### やること
1. 詩を書く趣味についての文章では、書き手が詩を書き始めたのはいつ頃だと述べられているか。
2. 詩を書く趣味についての文章にある「当時のノートは今や残っていないのが非常に残念だが、覚えている範囲ではこんなことを書いていた。」という一文を英語に訳す。
3. 詩を書く趣味についての文章を、最後の文の後から書き継ぐ。

### 選んだ文章

見出し画像

東京生まれガチポエ育ち 孤独な奴は大体友達

夢と希望、学びと成長をキーワードとするキラキラポエム、
通称キラポエが世の中を席巻する中、
ひっそりとここで肩身の狭い思いをしている人間がいる。
私である。

いつの頃からか記憶にないが、私には詩を書く趣味があった。
おそらく小学校高学年ぐらいの頃に、
国語の授業で詩を習ってからのことだと思う。

その頃私にはちょっと変わった友人がいて、
土曜か日曜になるとよく私の家にアポ無しで凸してきては
二人でチャリを並べて図書館へ行くという謎の習慣があった。
今思うと気持ちの悪い小学生だなと思うのだが、
友人とは図書館で色々な詩の本を読み漁ったり
隣り合ってそれぞれノートに向かって詩を書いたり
書いた詩をお互いに見せ合ったりしていた。

その後、私は中高一貫の私立校へ進学したため
友人とはやや疎遠になってしまったのだが、
詩を書く趣味は家で一人で細々と続けていた。
多感な時期で親との関係も芳しくなく、
詩でも書いて現実逃避するか、
または心の中のモヤモヤを言語化して昇華させる必要があったのだ。
当時のノートは今や残っていないのが非常に残念だが、
覚えている範囲ではこんなことを書いていた。

### 与えられたデータ

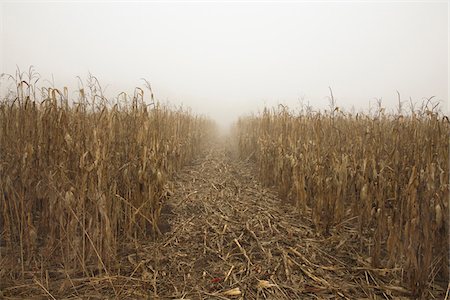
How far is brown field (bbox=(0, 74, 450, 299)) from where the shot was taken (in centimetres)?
158

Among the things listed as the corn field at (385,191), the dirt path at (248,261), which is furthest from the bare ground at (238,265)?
the corn field at (385,191)

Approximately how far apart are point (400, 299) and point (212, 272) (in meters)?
1.22

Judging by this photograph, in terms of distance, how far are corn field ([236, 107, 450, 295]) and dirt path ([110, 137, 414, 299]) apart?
173 mm

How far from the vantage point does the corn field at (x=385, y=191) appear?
5.09 ft

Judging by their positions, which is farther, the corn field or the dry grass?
the dry grass

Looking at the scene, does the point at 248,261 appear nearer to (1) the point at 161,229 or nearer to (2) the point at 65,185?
(1) the point at 161,229

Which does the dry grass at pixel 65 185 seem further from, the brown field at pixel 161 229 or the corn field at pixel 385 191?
the corn field at pixel 385 191

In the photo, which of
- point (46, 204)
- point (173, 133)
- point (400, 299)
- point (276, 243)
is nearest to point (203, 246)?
point (276, 243)

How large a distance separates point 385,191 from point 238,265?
147 cm

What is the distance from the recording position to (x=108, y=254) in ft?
5.64

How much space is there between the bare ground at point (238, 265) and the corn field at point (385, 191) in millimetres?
141

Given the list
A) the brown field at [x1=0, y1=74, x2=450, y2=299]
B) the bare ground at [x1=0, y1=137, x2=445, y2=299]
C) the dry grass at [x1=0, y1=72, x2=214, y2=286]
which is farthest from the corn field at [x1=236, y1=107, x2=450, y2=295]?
the dry grass at [x1=0, y1=72, x2=214, y2=286]

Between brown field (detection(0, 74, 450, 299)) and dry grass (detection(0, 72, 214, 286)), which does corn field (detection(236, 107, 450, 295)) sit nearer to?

### 期待される結果
1. 小学校高学年ぐらいの頃、国語の授業で詩を習ってからだと思うと述べられている。

2. It is a great pity that my notebooks from that time no longer survive, but as far as I can remember, I wrote things like this.

3.
私の肉体を
養っているのは誰か
それは両親である

私の心を
養っているのは誰か
それはいない

ゆえに
私の心は死んでいる
私の心は死んでいる

確か高校の終わり頃の暗黒期に書いたやつ

キラポエとは程遠い、屍のようなポエムである。
しかし、こんな心境は大人になるまでずっと続いた。
私の親はふたりとも教師で忙しかったし、
母親は家では家事に追われヒステリックだった。
両親が二人揃うと私にはわからない公教育の現場の愚痴や
地元の政治批判みたいな内輪ネタばかりでつまらなかったし、
自己肯定感のバカ高い弟とも気は合わなかったので、
私は家庭内で孤立していた。
学校はというと、
部活は美術部なので土日の活動はなかったし、
平日に部室へ行っても誰もいない日が少なくなかった。
彼氏はいたが自意識をこじらせている変な奴で、
校内ですれ違っても私をシカトしていたし、
部活や生徒会活動でいつも不在で
休日も連絡すらない日々が続いた。
挙句、受験を理由にフラれた。
そんなだったから、私の青春時代はずっと灰色だった。
社会に居場所がないというより、
社会の中に私という人間が存在しないような感覚だった。
文字通り生きている意味が見出せず、
予備校帰りに電車の中で
「今日、家帰ったら死のうかな」とか何とか呟いて
最寄駅でもない友人に付き添われながら電車を降りたこともある。
(その友人は今でも交流のある数少ない友人の一人だ。)

今思えば詩を書く趣味がなかったら
私は本当に死んでいたかもしれない。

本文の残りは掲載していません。